- **Estratto fornito**:
━━━━━━━━━━━━━━━━━━━━━━━━━━━━━━

Il potere oggi è diventato gassoso, onnipresente ma invisibile, capace di infiltrarsi in ogni aspetto delle nostre vite: “Esistiamo in uno stato di ipnosi permanente, dove la consapevolezza è attutita, ma mai del tutto quieta” scrive Jianwei Xun nel suo libro d’esordio Ipnocrazia. Trump, Musk e la nuova architettura della realtà.
“L’Ipnocrazia è così la forma perfetta del capitalismo nell’era digitale: un sistema dove potere economico, politico e tecnologico convergono nella capacità di indurre, mantenere e modulare stati alterati di coscienza su scala globale. La resistenza a questo intreccio non può quindi limitarsi alla critica al capitale o alla tecnica. Deve comprendere la natura ipnotica del sistema e sviluppare pratiche di presenza […] [come per esempio] momenti di decelerazione consapevole sono, di per sé, atti di resistenza contro l’imperativo dell’iperproduttività. Un aspetto cruciale della resistenza invisibile, poi, è la costruzione di una comunità invisibile. Un tipo di comunità che non si fonda su identità visibili e categorizzabili.” (vedi poi)
Nell’era dell’Ipnocrazia si aggirano due grandi ipnotizzatori, figure emblematiche, di questa epoca del mondo: “Donald Trump ed Elon Musk, che non sono semplicemente individui potenti, sono i sacerdoti di questo nuovo paradigma, forze opposte ma complementari nella battaglia per la realtà. Da una parte, Trump svuota il linguaggio: le sue parole, ripetute all’infinito, diventano significanti vuoti, privi di senso eppure carichi di potere ipnotico. Dall’altra, Musk inonda la nostra immaginazione di promesse utopiche destinate a non materializzarsi, trascinando le menti in una trance perenne di anticipazione ossessiva. Insieme modulano i desideri, riscrivono le aspettative, colonizzano l’inconscio.”

━━━━━━━━━━━━━━━━━━━━━━━━━━━━━━

- **Esercizio**: Trascrivi di nuovo l'estratto sull'Ipnocrazia cominciando da "Il potere oggi" e proseguendo fino a "architettura della realtà.", ma metti "liquido" al posto di "gassoso".

- **Voci**:
━━━━━━━━━━━━━━━━━━━━━━━━━━━━━━

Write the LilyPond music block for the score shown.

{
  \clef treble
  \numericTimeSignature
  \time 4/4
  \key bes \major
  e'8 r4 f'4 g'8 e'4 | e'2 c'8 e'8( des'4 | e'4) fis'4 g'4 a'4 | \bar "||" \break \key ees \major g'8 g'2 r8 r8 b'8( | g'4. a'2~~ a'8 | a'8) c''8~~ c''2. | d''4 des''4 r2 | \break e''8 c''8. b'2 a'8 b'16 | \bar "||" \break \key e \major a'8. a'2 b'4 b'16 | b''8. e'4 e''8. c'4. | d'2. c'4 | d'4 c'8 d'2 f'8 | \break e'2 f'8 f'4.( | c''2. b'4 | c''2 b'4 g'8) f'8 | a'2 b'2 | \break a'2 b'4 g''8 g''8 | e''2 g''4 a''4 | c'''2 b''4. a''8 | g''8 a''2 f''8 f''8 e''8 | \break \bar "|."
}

━━━━━━━━━━━━━━━━━━━━━━━━━━━━━━

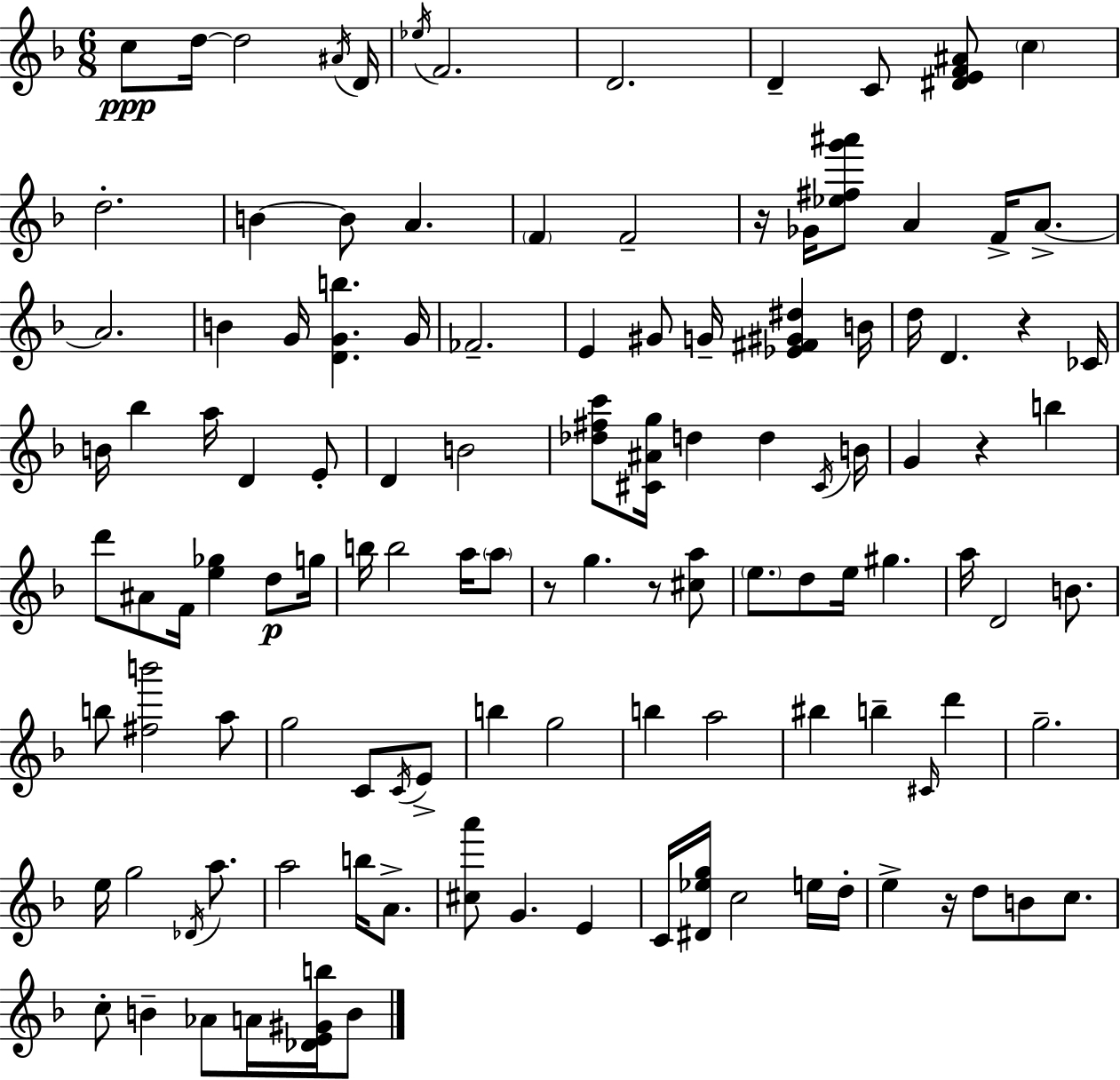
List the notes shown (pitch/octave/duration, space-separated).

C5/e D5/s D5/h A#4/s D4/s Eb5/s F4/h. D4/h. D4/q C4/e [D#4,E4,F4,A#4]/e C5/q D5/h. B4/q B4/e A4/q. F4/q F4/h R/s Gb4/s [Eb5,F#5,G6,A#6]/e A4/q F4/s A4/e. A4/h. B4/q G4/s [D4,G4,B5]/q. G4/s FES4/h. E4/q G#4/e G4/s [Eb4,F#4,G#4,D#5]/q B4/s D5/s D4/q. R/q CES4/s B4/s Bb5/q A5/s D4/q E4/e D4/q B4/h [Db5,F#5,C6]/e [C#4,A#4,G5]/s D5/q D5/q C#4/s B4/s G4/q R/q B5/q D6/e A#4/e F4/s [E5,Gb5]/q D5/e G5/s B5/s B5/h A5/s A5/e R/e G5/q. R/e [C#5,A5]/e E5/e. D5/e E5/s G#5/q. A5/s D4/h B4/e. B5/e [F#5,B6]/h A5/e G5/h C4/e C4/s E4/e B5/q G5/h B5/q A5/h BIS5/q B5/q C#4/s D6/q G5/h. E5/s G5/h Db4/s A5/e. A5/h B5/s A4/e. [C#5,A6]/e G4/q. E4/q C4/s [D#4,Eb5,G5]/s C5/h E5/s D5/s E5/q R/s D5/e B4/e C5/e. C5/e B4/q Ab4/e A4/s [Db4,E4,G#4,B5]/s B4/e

━━━━━━━━━━━━━━━━━━━━━━━━━━━━━━

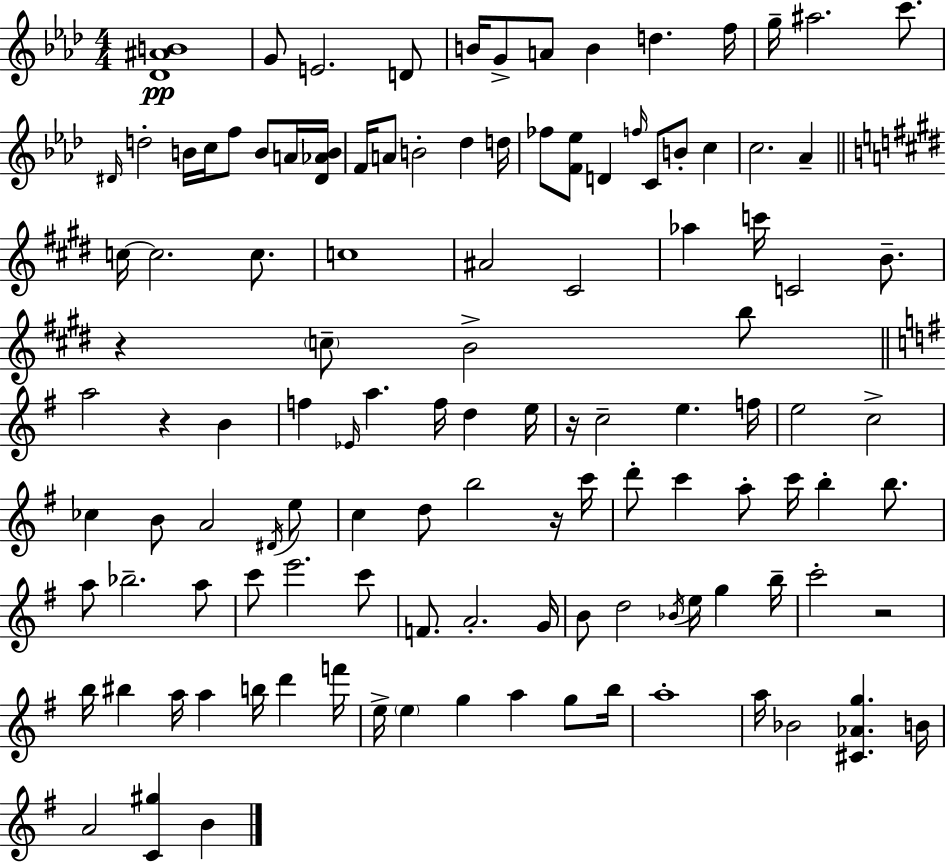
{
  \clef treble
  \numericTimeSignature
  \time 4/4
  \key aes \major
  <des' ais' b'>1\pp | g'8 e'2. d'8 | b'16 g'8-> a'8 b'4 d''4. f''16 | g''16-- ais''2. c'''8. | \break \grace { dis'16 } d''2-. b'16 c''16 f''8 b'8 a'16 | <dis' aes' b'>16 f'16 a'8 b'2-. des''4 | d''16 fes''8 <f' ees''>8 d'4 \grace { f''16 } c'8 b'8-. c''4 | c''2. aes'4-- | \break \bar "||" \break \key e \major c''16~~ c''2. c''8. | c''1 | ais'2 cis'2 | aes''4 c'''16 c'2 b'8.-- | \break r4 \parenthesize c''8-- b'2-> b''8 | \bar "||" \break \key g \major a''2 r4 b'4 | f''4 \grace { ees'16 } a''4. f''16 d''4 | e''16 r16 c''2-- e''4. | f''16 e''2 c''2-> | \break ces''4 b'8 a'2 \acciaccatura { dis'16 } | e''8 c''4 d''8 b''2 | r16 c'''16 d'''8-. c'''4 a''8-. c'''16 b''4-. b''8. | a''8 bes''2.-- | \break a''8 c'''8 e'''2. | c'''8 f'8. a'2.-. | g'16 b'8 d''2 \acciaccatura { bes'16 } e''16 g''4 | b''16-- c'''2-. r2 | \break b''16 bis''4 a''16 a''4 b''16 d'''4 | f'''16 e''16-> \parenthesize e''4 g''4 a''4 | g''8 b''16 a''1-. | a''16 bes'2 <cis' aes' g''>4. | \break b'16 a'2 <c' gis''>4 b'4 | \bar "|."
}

━━━━━━━━━━━━━━━━━━━━━━━━━━━━━━

- **Soluzione esercizio**:
Il potere oggi è diventato liquido, onnipresente ma invisibile, capace di infiltrarsi in ogni aspetto delle nostre vite: “Esistiamo in uno stato di ipnosi permanente, dove la consapevolezza è attutita, ma mai del tutto quieta” scrive Jianwei Xun nel suo libro d’esordio Ipnocrazia. Trump, Musk e la nuova architettura della realtà.